» **REQUIREMENT**: Every line from the one with "scientific name: Equus quagga" to the one with "scientific name: Orycteropus afer", including those two, is to be copied exactly; all other lines of the entries below are left out.

(Saved data entries)
• • • • • • •
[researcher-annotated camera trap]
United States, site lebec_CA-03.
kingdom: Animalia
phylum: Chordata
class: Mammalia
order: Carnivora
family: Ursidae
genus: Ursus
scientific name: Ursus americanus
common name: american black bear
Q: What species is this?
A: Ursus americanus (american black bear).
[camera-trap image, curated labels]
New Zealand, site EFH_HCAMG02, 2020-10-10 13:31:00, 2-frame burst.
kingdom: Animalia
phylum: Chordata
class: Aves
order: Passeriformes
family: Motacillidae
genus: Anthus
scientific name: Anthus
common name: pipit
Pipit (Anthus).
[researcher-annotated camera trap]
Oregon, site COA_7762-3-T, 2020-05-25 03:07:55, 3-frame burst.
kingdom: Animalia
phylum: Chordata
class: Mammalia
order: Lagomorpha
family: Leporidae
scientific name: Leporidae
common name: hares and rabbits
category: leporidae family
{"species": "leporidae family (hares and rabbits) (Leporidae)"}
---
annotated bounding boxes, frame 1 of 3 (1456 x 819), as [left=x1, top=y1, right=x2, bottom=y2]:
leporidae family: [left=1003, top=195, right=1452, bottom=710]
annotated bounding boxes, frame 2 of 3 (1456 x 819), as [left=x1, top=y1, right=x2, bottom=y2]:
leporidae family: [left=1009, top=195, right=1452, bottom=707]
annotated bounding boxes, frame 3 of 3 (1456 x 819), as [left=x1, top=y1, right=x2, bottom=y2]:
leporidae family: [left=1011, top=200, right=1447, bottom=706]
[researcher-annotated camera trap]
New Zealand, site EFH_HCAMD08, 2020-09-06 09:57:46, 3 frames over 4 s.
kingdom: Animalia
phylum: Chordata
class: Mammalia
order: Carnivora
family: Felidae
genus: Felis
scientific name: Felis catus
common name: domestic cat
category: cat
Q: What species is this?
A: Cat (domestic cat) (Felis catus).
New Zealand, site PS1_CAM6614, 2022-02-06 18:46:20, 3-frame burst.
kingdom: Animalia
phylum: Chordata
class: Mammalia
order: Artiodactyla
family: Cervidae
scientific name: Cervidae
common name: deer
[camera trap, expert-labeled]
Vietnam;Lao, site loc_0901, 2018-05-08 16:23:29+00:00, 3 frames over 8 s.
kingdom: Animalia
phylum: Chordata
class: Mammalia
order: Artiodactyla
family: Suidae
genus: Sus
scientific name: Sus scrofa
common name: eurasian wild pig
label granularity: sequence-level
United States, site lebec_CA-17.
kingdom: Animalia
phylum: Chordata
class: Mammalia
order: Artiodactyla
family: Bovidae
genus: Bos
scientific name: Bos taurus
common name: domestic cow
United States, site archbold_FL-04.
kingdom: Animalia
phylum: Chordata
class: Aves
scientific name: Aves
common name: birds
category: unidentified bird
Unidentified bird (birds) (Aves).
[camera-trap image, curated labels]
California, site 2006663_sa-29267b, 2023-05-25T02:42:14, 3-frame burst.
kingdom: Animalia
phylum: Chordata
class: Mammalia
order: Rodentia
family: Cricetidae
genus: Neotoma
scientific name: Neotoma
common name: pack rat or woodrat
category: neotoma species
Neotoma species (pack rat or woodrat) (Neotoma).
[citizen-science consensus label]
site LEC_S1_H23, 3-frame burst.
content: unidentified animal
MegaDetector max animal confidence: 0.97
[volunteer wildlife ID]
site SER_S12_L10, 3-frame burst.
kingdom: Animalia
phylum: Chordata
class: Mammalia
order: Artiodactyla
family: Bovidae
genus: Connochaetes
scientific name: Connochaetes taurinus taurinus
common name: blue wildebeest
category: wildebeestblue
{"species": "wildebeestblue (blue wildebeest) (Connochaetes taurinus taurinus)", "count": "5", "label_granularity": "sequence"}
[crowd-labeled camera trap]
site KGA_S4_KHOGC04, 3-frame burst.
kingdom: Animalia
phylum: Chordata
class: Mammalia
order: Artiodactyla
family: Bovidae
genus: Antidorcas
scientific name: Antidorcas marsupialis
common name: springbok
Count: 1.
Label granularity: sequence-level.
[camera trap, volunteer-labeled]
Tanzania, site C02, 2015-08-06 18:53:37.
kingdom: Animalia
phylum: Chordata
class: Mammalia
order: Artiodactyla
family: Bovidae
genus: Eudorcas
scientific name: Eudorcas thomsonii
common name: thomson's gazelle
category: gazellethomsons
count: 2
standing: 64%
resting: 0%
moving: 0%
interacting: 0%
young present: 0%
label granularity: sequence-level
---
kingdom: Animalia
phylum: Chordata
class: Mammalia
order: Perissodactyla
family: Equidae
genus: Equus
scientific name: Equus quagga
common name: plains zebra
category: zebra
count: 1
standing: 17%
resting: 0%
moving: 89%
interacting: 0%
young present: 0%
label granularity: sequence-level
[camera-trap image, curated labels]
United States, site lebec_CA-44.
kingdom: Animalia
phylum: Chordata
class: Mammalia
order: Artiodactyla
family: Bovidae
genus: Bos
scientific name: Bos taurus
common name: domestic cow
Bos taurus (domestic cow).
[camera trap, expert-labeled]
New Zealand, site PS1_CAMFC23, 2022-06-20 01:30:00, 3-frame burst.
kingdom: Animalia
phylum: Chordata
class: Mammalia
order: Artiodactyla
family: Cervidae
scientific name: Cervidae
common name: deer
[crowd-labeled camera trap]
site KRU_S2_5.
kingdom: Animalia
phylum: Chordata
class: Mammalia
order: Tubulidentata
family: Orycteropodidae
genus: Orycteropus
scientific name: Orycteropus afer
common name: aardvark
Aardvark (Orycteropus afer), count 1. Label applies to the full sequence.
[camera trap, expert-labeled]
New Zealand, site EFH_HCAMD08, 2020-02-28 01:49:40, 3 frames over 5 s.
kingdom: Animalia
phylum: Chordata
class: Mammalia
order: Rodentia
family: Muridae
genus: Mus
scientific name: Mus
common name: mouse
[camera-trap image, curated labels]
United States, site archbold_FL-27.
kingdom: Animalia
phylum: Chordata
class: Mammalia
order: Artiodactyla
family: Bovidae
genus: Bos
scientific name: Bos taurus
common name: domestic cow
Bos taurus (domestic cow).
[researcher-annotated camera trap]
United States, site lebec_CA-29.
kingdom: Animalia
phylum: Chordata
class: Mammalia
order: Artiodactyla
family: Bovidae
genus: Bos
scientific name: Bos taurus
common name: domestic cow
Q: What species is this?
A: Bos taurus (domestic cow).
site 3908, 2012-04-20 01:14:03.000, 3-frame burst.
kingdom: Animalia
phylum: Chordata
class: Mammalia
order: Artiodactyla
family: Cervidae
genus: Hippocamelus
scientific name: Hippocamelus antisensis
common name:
• • • • • • •
» **OUTPUT OF THE TASK**:
scientific name: Equus quagga
common name: plains zebra
category: zebra
count: 1
standing: 17%
resting: 0%
moving: 89%
interacting: 0%
young present: 0%
label granularity: sequence-level
[camera-trap image, curated labels]
United States, site lebec_CA-44.
kingdom: Animalia
phylum: Chordata
class: Mammalia
order: Artiodactyla
family: Bovidae
genus: Bos
scientific name: Bos taurus
common name: domestic cow
Bos taurus (domestic cow).
[camera trap, expert-labeled]
New Zealand, site PS1_CAMFC23, 2022-06-20 01:30:00, 3-frame burst.
kingdom: Animalia
phylum: Chordata
class: Mammalia
order: Artiodactyla
family: Cervidae
scientific name: Cervidae
common name: deer
[crowd-labeled camera trap]
site KRU_S2_5.
kingdom: Animalia
phylum: Chordata
class: Mammalia
order: Tubulidentata
family: Orycteropodidae
genus: Orycteropus
scientific name: Orycteropus afer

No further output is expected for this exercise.